OpenTelemetry Helps Navigate Cloud-Native Complexities With Observability Standards

Handling telemetry data can be problematic, particularly when it is in different languages and from different sources. OpenTelemetry, an open source observability framework, aims to standardize how systems describe themselves, pulling together the three core signals (tracing, metrics, and logs) into a broad graph. This cuts down the time spent with trying to process searching and collecting the data, so developers can get to the source of problems quicker.

“Humans are not good at that kind of data processing. So, that is a very slow painful part of the process right now. OpenTelemetry provides all of that data connected together into a single correlated graph, which means it’s possible for people to now write analysis tools that do a lot of that data gathering and correlation analysis for you,” says Ted Young, Director of Developer Education at Lightstep, at this year’s KubeCon + CloudNativeCon Europe conference.

Key highlights of the video interview are:

Young discusses the basics of OpenTelemetry and how it helps with observability. He explains the challenges of handling telemetry data and some of the scenarios developers encounter. He discusses how OpenTelemetry helps to pull together the three core signals into a single data protocol.
The OpenTelemetry project aims to help ease some of the sticking points with Kubernetes and cloud native. Young details how OpenTelemetry works to solve some of the potential difficulties with Kubernetes and cloud native by standardizing how systems describe themselves.
Once all the data from the different sources has been connected into a broad graph, people can feed it into an analysis tool like LightStep.
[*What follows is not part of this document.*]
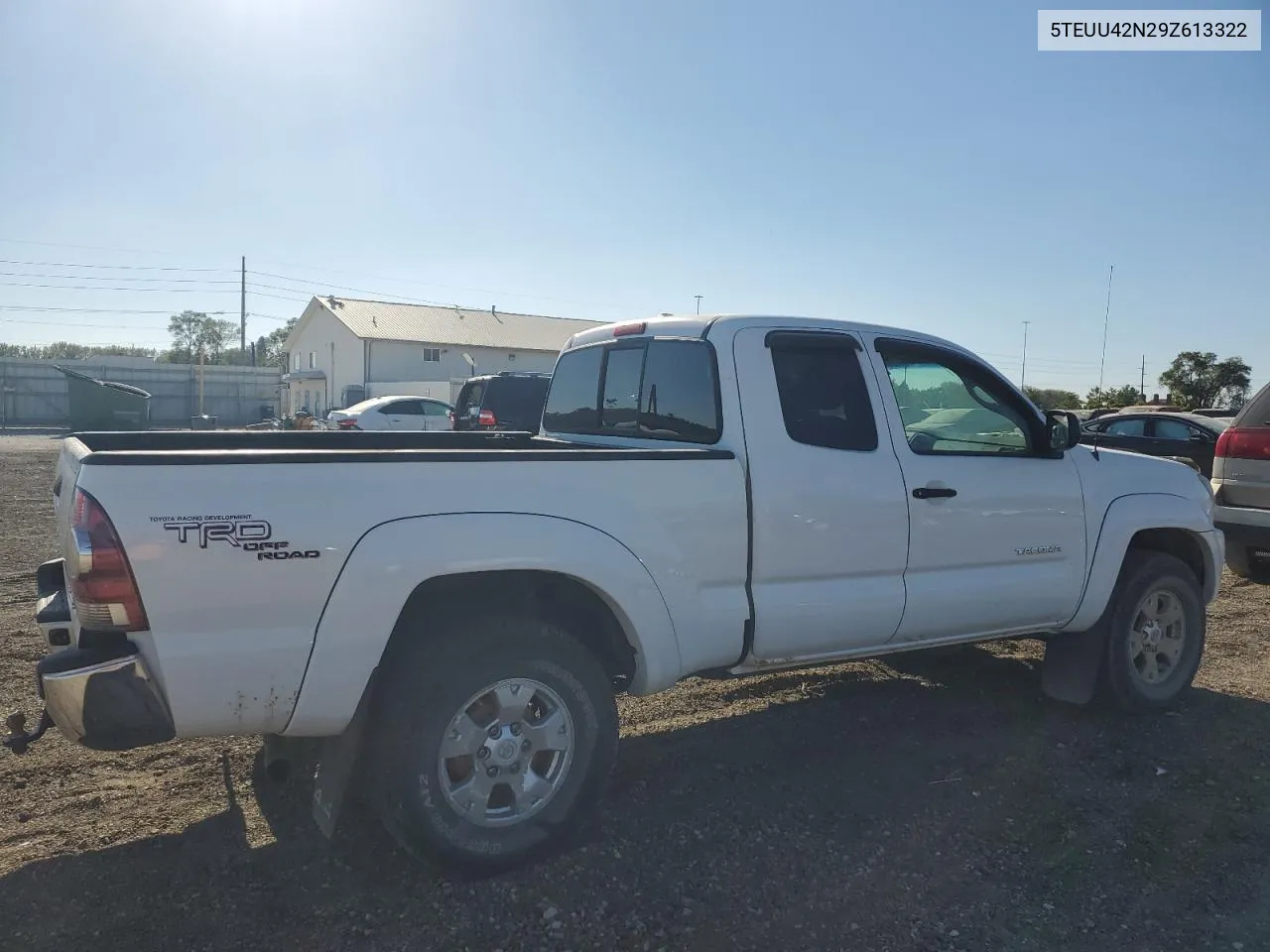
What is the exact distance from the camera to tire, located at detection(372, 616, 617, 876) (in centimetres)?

Young explains how this helps developers assess errors and find out what correlates with the errors so that they can find the source of the problem.
Young discusses the benefits of using OpenTelemetry and having the same standards and formats explaining itself as the applications.
Young describes the state of the OpenTelemetry project, what they are focusing on and the timeline for expanding the new features.
The CNCF landscape has a variety of observability tools, such as Prometheus or Jaeger. Young explains where OpenTelemetry fits in the context of these other projects and how they complement the other projects.

Connect with Ted Young (LinkedIn, Twitter)

The summary of the show is written by Emily Nicholls.

[expander_maker]

Here is the automated and unedited transcript of the recording. Please note that the transcript has not been edited or reviewed.

Swapnil Bhartiya: Hi, this is your host, Swapnil Bhartiya, and welcome to KubeCon and CloudNativeCon here in Valencia. And today we have with us, once again, Ted Young. You are director of developer education at LightStep. First of all, it’s great to see you in person after a long time.

Ted Young: Yeah, it’s awesome. I’m so happy that we’re doing these in-person events again.

Swapnil Bhartiya: Yeah. Events are opening up, but if I’m not wrong, this is the first KubeCon, of the year we can see, which is in-person more coming. You have been, I’m pretty sure, the keynote. And you have attended sessions. You have been to the booth section. What kind of energy you are feeling? What do you see?

Ted Young: It feels really good. It feels like people are surging back into action. We had an OpenTelemetry project meeting yesterday and it was a packed room, a lot of excitement. So, that’s been feeling really good.

Swapnil Bhartiya: Perfect. Let’s talk about OpenTelemetry because you brought in the topic. So, first of all, just explain it to the audience. We have covered it so many times, but it’s always good to refresh their memories, that what is it about and what role is it playing today? Because they’re also going to talk about some improvement you folks have made. So, let’s just start from the basics.

Ted Young: Sure, absolutely. So OpenTelemetry is a telemetry system. So if you think about observability, it’s really broken into two parts. There are systems describing what it is that they’re doing. And then there’s an analysis tool that’s looking at that data and trying to provide insights. So, OpenTelemetry is the first half. It’s the language systems use to describe what it is that they’re doing. It has three core signals. One is tracing. A second is metrics. And a third is logs. And those signals are braided together into a single data protocol called OTLP.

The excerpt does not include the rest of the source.